When your pregnant you'll try anything :gasp:


----------



## galactico (Mar 20, 2011)

haha quality picture:2thumb:


----------



## berbers (May 29, 2010)

coldestblood said:


> *Still want one?*
> 
> image


a maltesar or pregnant wife? - think i'd rather go for the chocolate........


----------



## coldestblood (Jun 4, 2011)

Dubia82 said:


> That your cobra? ... So cute! lol


Yes.



berbers said:


> a maltesar or pregnant wife? - think i'd rather go for the chocolate........


Me too at the minute. lol


----------



## hotmanrules (Sep 28, 2012)

id not be botherd about the chocs pal id be well chuffed if i found that little guy in there he would be straight home with me lol:2thumb:


----------



## addictedtoreptiles (Jun 28, 2012)

class snake, hilarious pic:lol2:


----------



## DogMan84 (Dec 16, 2011)

I would take it back to the shop you bought the chocs from and ask about their refund policy.making sure you show the person behind the counter just why your returning them :lol2:


----------



## Revobuzz (Nov 8, 2011)

A cobra may have worked for my wife on chocolate, but your cobra would not have stood a chance if we were talking ice cream....


----------



## Sazzness (Oct 18, 2012)

I can't stay away from this thread, merely because I think your N. Siamensis are gorgeous. <3 

I just come here, look at the wee face and think "awww..."

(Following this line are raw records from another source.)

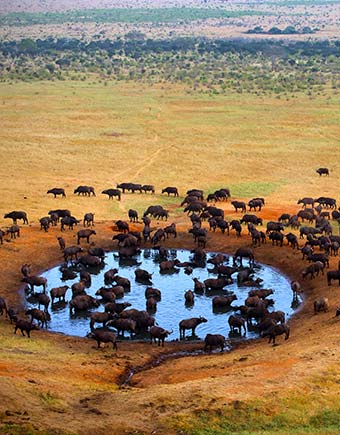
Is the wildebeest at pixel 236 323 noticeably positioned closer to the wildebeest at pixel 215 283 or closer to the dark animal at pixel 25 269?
the wildebeest at pixel 215 283

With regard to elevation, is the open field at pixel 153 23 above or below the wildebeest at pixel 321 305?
above

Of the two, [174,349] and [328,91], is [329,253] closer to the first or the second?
[174,349]

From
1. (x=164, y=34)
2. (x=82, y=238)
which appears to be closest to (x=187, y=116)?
(x=82, y=238)

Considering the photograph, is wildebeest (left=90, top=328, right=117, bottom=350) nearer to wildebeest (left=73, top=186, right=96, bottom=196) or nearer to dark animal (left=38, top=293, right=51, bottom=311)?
dark animal (left=38, top=293, right=51, bottom=311)

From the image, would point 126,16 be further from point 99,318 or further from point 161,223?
point 99,318

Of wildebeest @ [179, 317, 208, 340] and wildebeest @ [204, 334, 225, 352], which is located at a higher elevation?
wildebeest @ [179, 317, 208, 340]

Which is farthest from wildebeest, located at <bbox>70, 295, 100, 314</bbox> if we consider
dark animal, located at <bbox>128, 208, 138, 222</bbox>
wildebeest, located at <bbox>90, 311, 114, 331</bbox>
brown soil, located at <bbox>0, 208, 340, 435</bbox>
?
dark animal, located at <bbox>128, 208, 138, 222</bbox>

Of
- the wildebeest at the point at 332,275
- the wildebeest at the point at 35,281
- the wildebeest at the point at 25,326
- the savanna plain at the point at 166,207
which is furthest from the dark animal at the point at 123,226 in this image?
the wildebeest at the point at 25,326
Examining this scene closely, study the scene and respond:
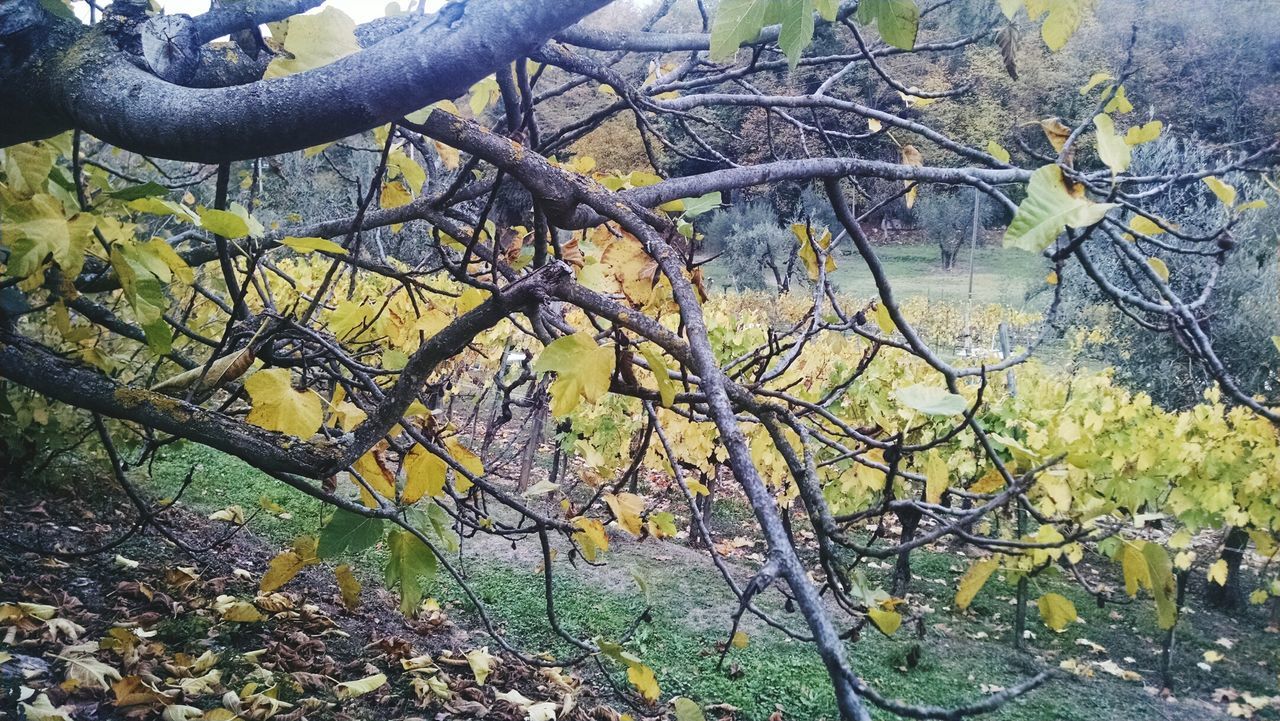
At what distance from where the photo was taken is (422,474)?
1277mm

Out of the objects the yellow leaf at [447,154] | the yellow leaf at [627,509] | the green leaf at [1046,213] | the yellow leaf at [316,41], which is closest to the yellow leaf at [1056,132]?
the green leaf at [1046,213]

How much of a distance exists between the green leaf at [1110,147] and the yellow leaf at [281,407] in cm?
111

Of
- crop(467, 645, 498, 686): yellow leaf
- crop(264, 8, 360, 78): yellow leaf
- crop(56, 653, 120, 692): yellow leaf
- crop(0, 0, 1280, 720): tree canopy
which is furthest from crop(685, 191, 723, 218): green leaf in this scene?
crop(467, 645, 498, 686): yellow leaf

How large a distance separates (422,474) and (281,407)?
270 millimetres

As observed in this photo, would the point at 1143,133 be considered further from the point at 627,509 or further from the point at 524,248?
the point at 524,248

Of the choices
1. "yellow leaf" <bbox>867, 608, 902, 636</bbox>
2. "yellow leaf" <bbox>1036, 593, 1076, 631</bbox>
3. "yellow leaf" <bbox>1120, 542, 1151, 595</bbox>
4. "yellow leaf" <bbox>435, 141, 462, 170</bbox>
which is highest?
"yellow leaf" <bbox>435, 141, 462, 170</bbox>

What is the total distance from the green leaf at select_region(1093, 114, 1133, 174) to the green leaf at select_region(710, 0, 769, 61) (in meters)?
0.41

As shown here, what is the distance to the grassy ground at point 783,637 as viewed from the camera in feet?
14.1

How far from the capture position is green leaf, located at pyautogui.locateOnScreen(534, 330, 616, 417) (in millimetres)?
853

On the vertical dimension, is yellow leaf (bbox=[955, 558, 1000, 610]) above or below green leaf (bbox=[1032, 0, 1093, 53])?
below

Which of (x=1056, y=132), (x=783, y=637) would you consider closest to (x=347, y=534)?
(x=1056, y=132)

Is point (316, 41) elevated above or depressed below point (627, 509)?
above

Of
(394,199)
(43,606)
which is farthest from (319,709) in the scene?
(394,199)

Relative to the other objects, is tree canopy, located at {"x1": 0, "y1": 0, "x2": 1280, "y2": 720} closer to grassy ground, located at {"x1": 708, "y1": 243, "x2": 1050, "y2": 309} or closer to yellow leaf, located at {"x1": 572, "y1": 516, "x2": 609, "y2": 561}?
yellow leaf, located at {"x1": 572, "y1": 516, "x2": 609, "y2": 561}
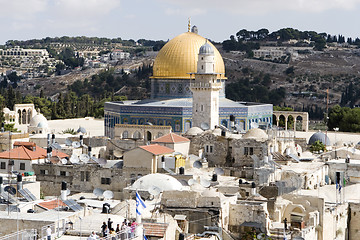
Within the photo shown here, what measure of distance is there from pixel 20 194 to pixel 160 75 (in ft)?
84.5

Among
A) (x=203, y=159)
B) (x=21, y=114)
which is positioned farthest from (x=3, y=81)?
(x=203, y=159)

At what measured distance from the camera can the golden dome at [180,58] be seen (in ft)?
147

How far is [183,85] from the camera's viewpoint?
45031 millimetres

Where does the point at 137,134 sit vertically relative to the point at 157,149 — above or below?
below

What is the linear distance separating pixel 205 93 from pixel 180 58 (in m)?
8.96

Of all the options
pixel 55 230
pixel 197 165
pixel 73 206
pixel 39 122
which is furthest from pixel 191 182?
pixel 39 122

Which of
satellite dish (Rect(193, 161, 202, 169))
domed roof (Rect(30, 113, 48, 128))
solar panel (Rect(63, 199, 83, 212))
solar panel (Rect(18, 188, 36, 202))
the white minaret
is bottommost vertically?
domed roof (Rect(30, 113, 48, 128))

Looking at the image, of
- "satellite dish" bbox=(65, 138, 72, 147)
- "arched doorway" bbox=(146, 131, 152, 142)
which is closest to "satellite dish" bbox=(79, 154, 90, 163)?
"satellite dish" bbox=(65, 138, 72, 147)

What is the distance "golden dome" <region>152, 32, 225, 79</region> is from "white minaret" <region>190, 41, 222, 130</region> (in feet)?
25.6

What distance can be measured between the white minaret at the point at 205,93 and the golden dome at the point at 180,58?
780 cm

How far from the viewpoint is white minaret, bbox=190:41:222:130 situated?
36.3 meters

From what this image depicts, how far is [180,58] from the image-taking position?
45.0 metres

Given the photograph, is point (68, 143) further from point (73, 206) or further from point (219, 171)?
point (73, 206)

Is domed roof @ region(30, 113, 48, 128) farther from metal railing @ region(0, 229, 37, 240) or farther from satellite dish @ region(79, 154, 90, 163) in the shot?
metal railing @ region(0, 229, 37, 240)
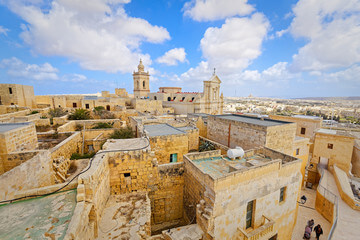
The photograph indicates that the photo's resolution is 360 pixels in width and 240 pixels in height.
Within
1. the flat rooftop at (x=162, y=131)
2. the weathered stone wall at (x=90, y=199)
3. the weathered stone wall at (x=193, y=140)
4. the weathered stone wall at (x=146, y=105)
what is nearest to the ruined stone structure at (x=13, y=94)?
the weathered stone wall at (x=146, y=105)

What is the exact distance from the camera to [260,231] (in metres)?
5.37

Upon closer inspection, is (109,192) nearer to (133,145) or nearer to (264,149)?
(133,145)

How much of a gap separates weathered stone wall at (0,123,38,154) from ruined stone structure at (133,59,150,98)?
33.1m

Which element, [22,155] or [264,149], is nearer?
[22,155]

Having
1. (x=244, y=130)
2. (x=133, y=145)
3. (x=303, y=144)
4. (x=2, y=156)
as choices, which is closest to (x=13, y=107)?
(x=2, y=156)

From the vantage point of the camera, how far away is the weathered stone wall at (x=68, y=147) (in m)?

Then I realise it could kill me.


----------



## mikeyb (May 8, 2011)

cravings women get when there pregnant im supprised u didnt find a chocolate covered cobra being munched on lol


----------



## powerpuffruth (Apr 2, 2012)

brilliant :2thumb:


----------



## werewolf (Dec 26, 2009)

Wouldn't stop this girl from getting her malteasers :2thumb:


----------



## Stephan Grundy (Jan 28, 2013)

I wanna know where *I* can get the box of choccies with the special prize in it!


----------



## coldestblood (Jun 4, 2011)




----------



## Bradleybradleyc (May 7, 2012)

coldestblood said:


> image


Where the hell do you shop ! 

I'm lucky if I get food within the sell by date. . . .


----------



## coldestblood (Jun 4, 2011)

Bradleybradleyc said:


> Where the hell do you shop !
> 
> I'm lucky if I get food within the sell by date. . . .


At least your food doesn't try to murder you. lol


----------



## Bradleybradleyc (May 7, 2012)

coldestblood said:


> At least your food doesn't try to murder you. lol


:lol2: Very true

But I would rather die from being tagged by a baby cobra then a manky piece of fish :whistling2:


----------



## Jstephen (Aug 28, 2011)

coldestblood said:


> Still want one?
> 
> image


Lol, wish I could try that...


----------



## Lucy1980 (May 10, 2013)

This made me laugh!


----------



## Epicrates cenchria (May 24, 2011)

:lol2: stunning picture! and great idea : victory:


----------